DEV Community

Adarsh Singh
Adarsh Singh

Posted on

AI: RAG Python Problem

Problem Statement:
Current State: CHAOS
500GB of documents
Hours to find answers
Losing $10K/day in productivity
ChatGPT can't access our private data

Your Solution: RAG System
Instant answers (< 1 second)
100% accurate responses
Secure, private data
Save $300K/year

Your RAG Toolkit
Retrieval: Semantic search
Augmentation: Context injection
Generation: Smart responses

Task 1: Set Up Development Environment

  1. Installing Python Libraries ChromaDB - Vector DB Transformers - ML Models Flask - Web Server OpenAI - LLM API

Purpose: Install all dependencies required for building RAG

Steps:

  • cd /root && mkdir -p rag-project && cd rag-project
  • python3 -m venv venv && source venv/bin/activate
  • pip install uv && uv pip install chromadb sentence-transformers openai flask
  • echo "READY" > /root/rag-setup-complete.txt

Explainations:

  • python3 -m venv venv: create a virtual environment in a folder named venv.
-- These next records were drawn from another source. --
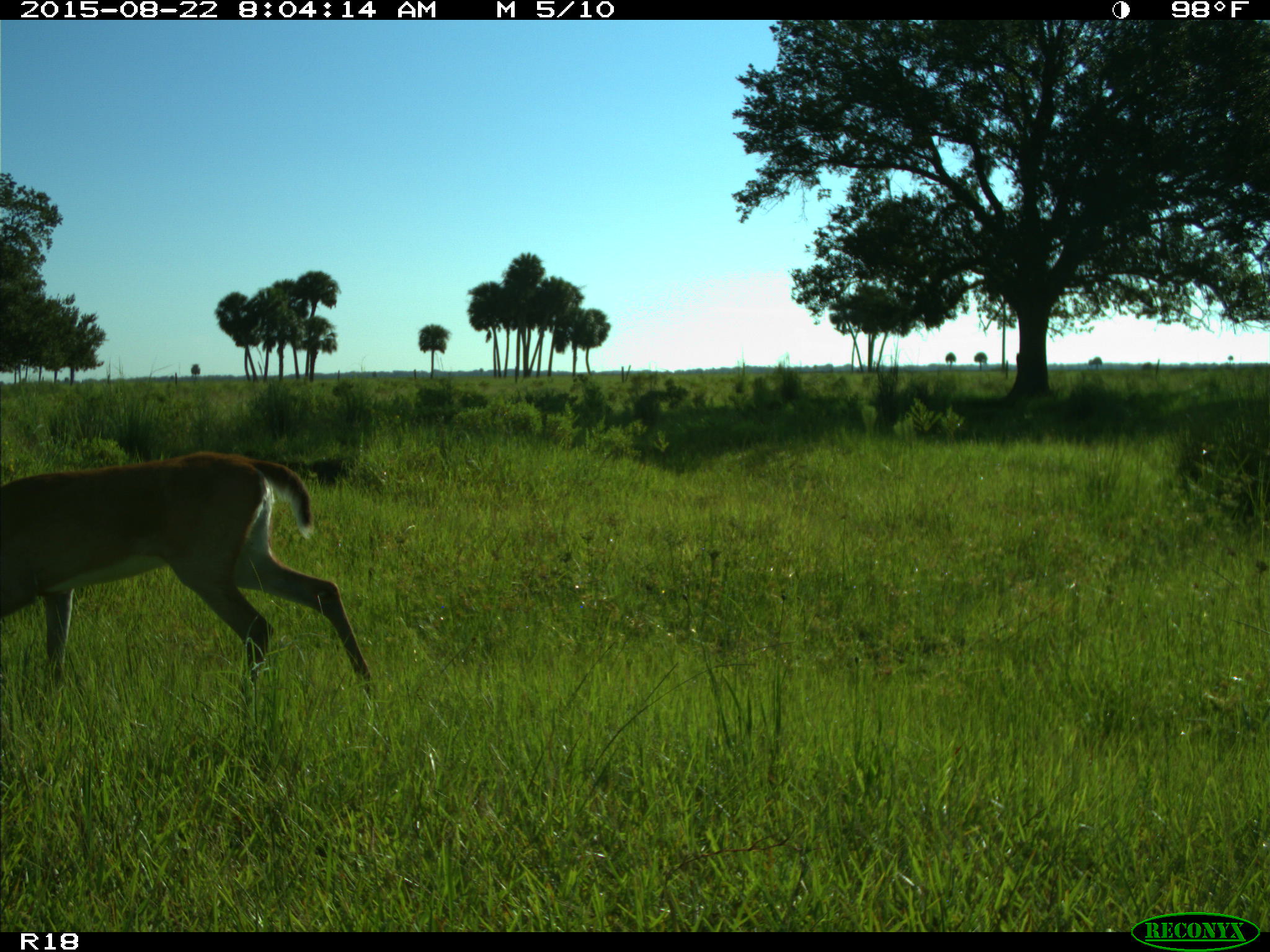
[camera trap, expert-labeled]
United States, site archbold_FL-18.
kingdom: Animalia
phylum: Chordata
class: Mammalia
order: Artiodactyla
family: Cervidae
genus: Odocoileus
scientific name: Odocoileus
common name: deer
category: unidentified deer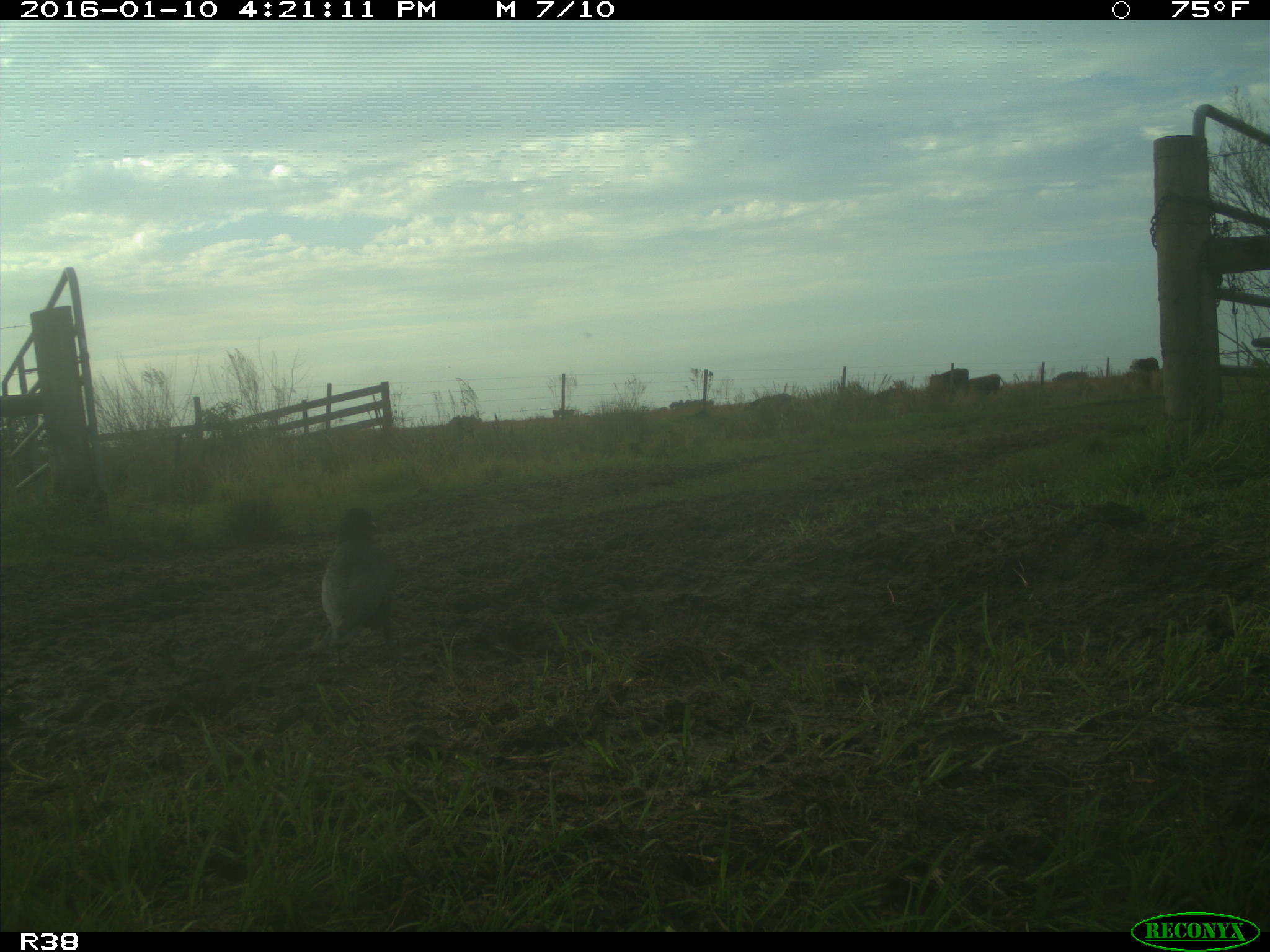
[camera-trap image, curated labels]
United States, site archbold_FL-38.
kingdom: Animalia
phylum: Chordata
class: Aves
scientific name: Aves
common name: birds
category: unidentified bird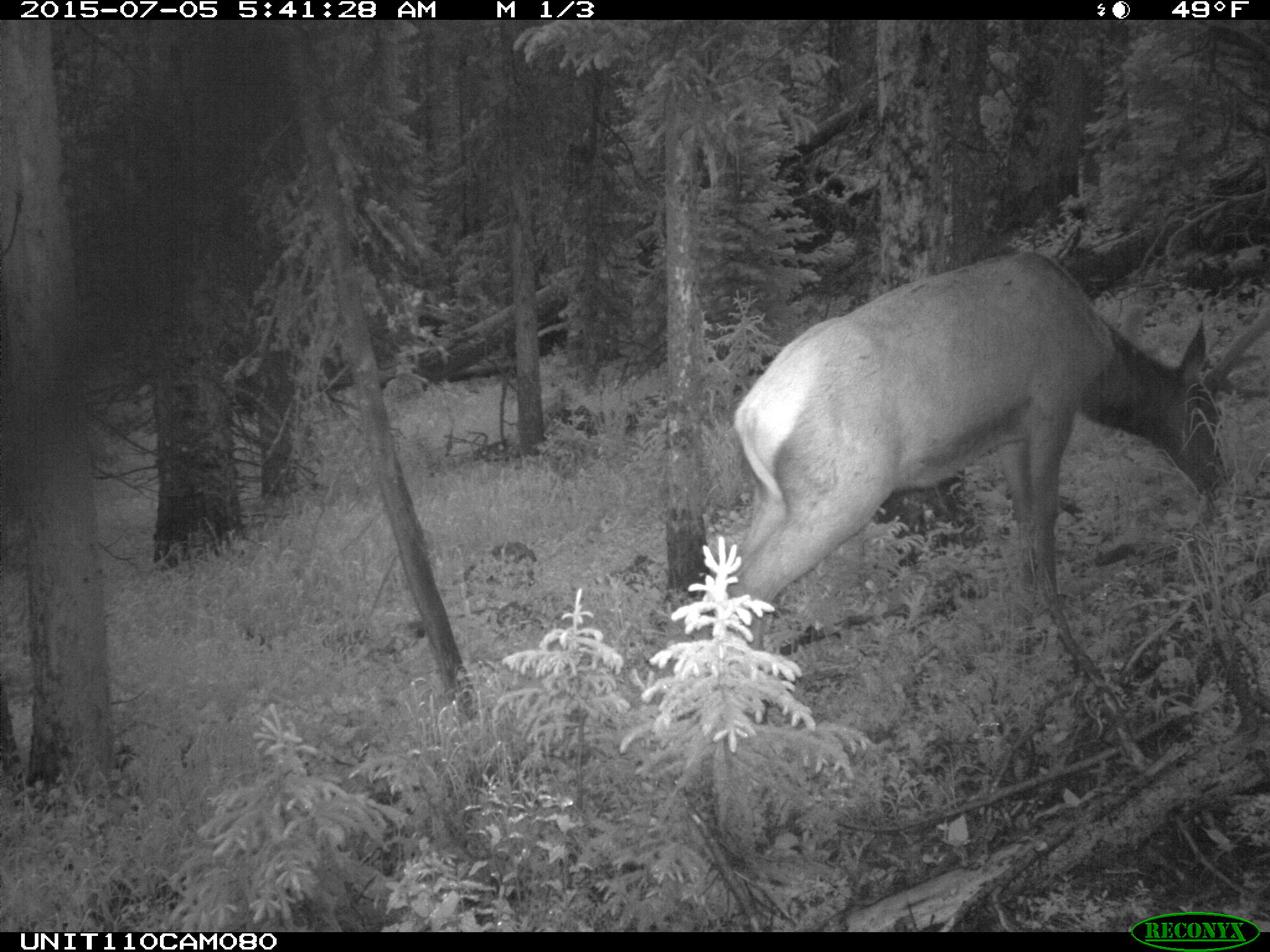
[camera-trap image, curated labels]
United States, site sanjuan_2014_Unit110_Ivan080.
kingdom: Animalia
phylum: Chordata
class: Mammalia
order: Artiodactyla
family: Cervidae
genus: Cervus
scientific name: Cervus elaphus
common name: red deer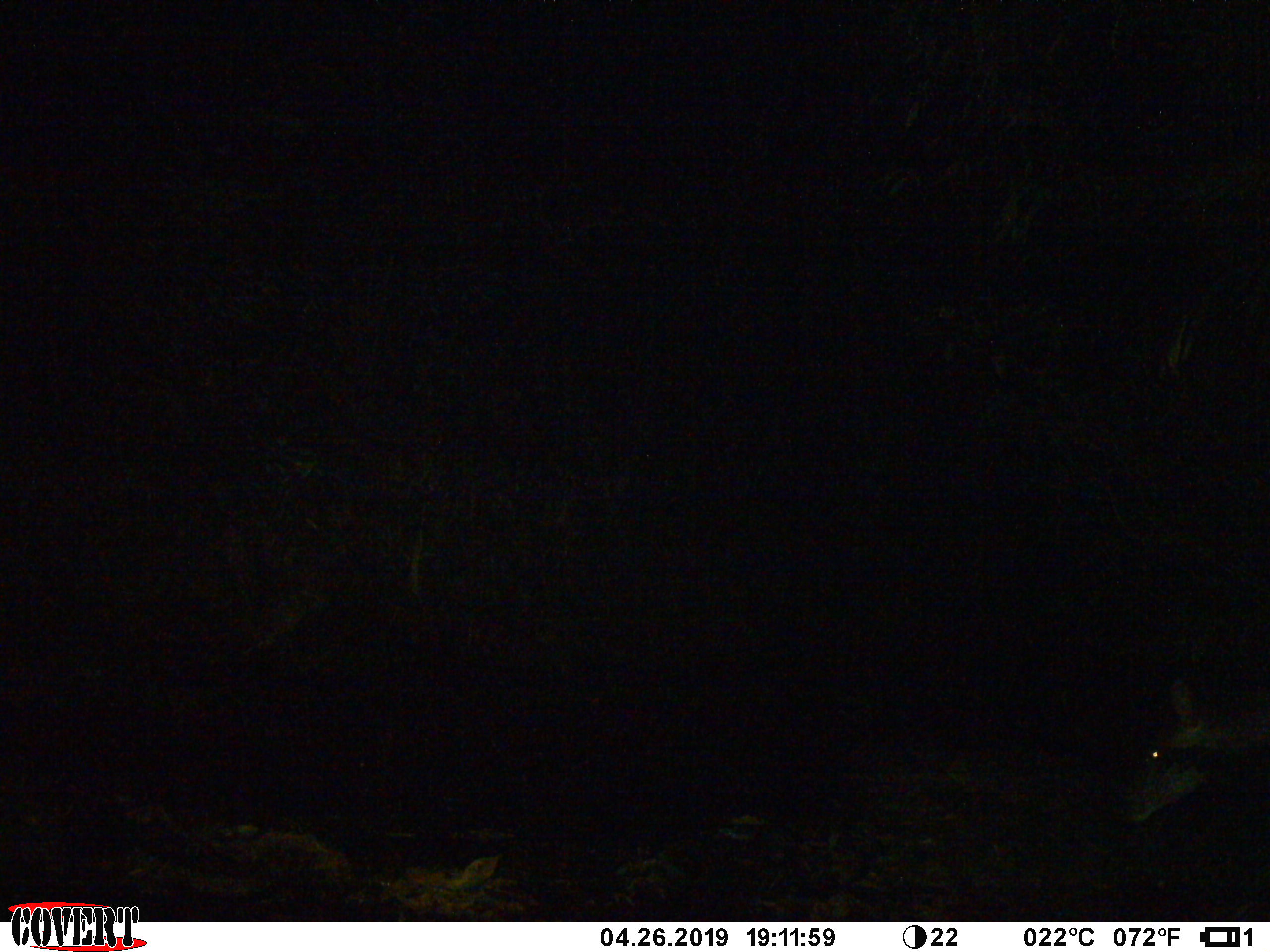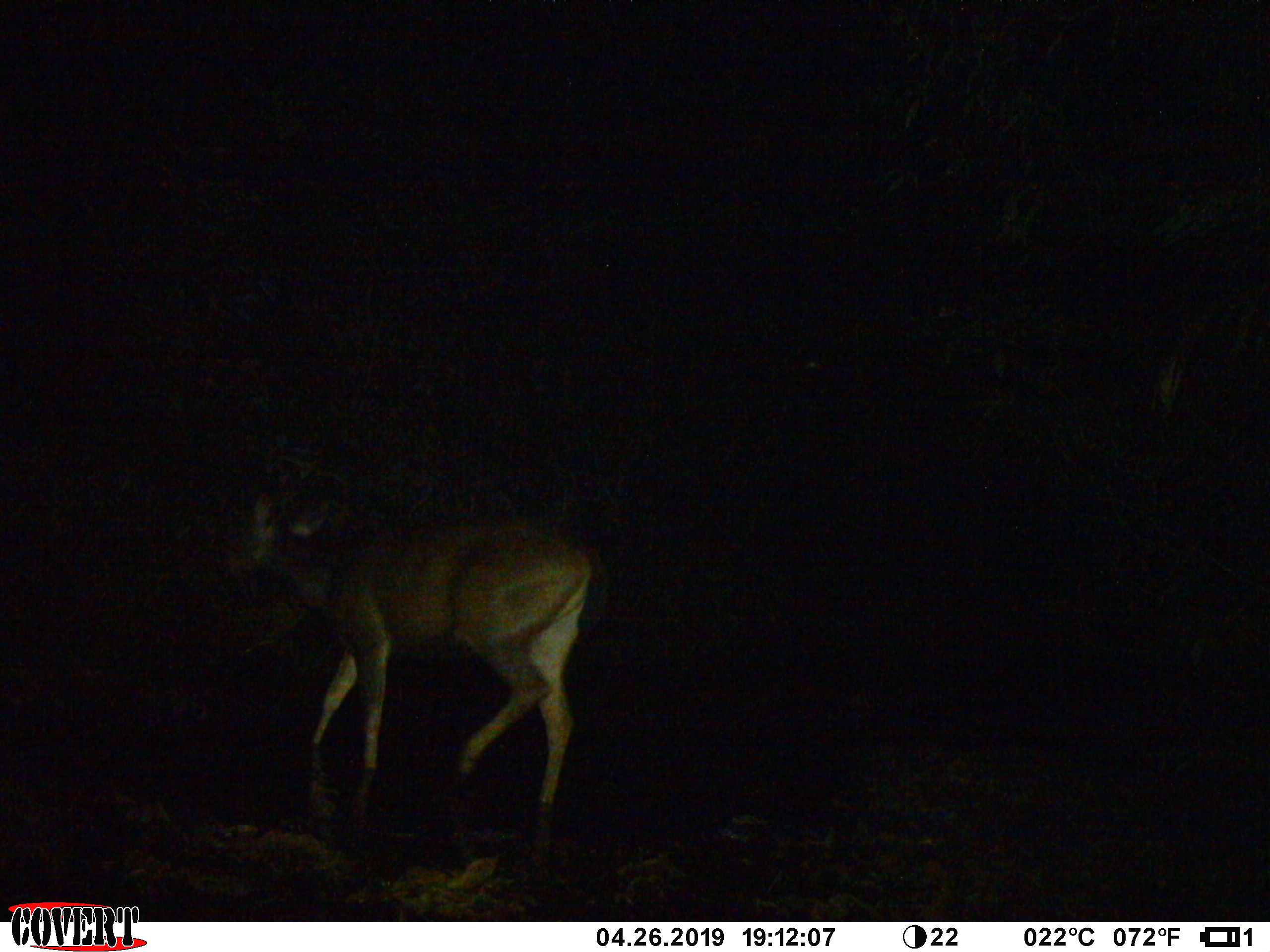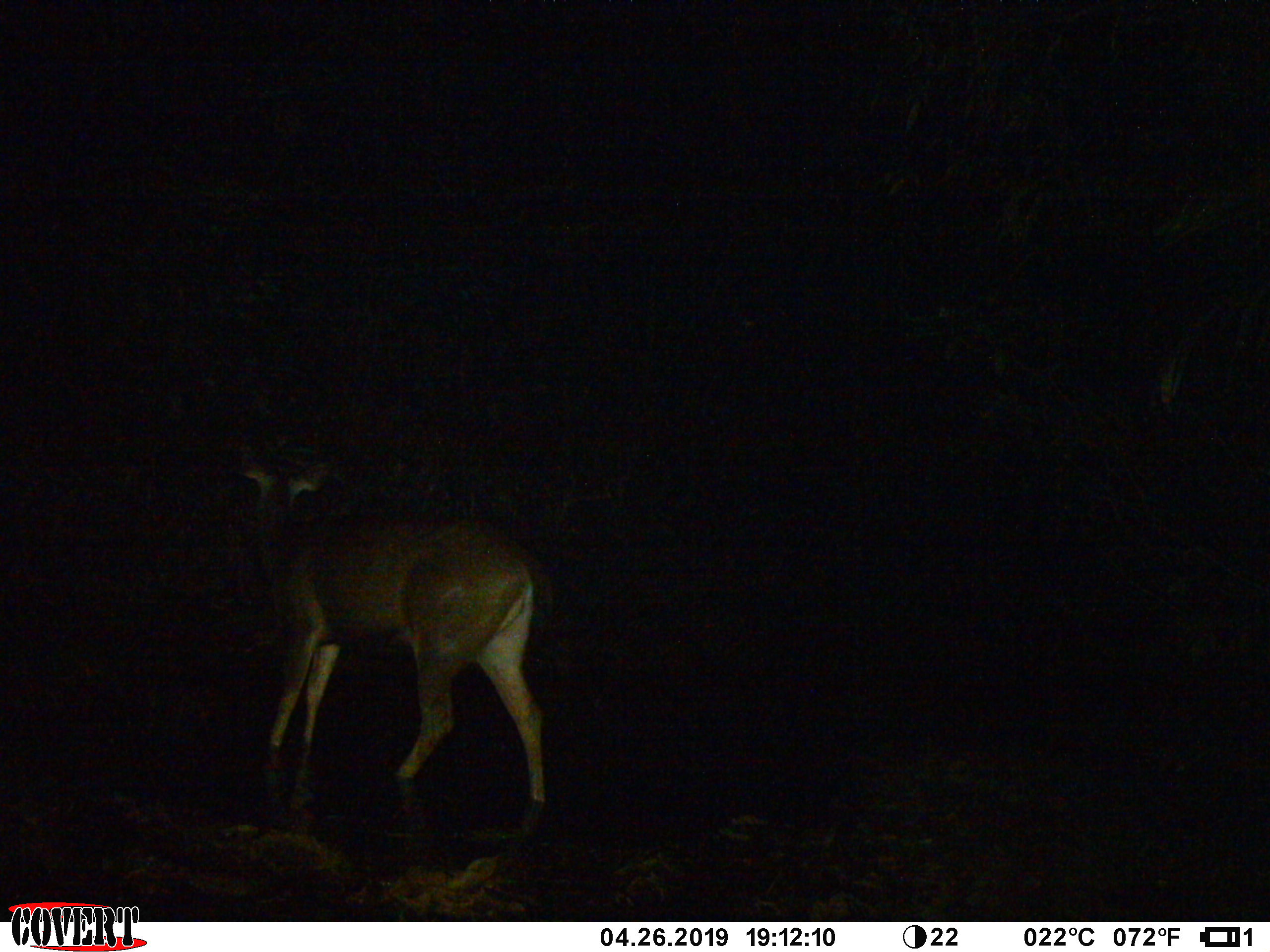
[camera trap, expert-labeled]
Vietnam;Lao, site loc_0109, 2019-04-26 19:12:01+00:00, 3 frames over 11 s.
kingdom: Animalia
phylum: Chordata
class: Mammalia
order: Artiodactyla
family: Cervidae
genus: Rusa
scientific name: Rusa unicolor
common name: sambar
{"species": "sambar (Rusa unicolor)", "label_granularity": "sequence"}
A venv is a self-contained Python environment so dependencies don’t leak into the system Python.

  • source venv/bin/activate: activate that environment, so pip and python now refer to the virtual environment instead of the global system install.

  • pip install uv: installs uv, a modern Python package installer and resolver (much faster than regular pip).
    uv pip install ...: uses uv as a drop-in replacement for pip to install packages into the virtual environment:

  • chromadb: vector database for embeddings (used in RAG pipelines).

  • sentence-transformers: pretrained transformer models for turning text into embeddings.

  • openai: OpenAI’s official Python client library.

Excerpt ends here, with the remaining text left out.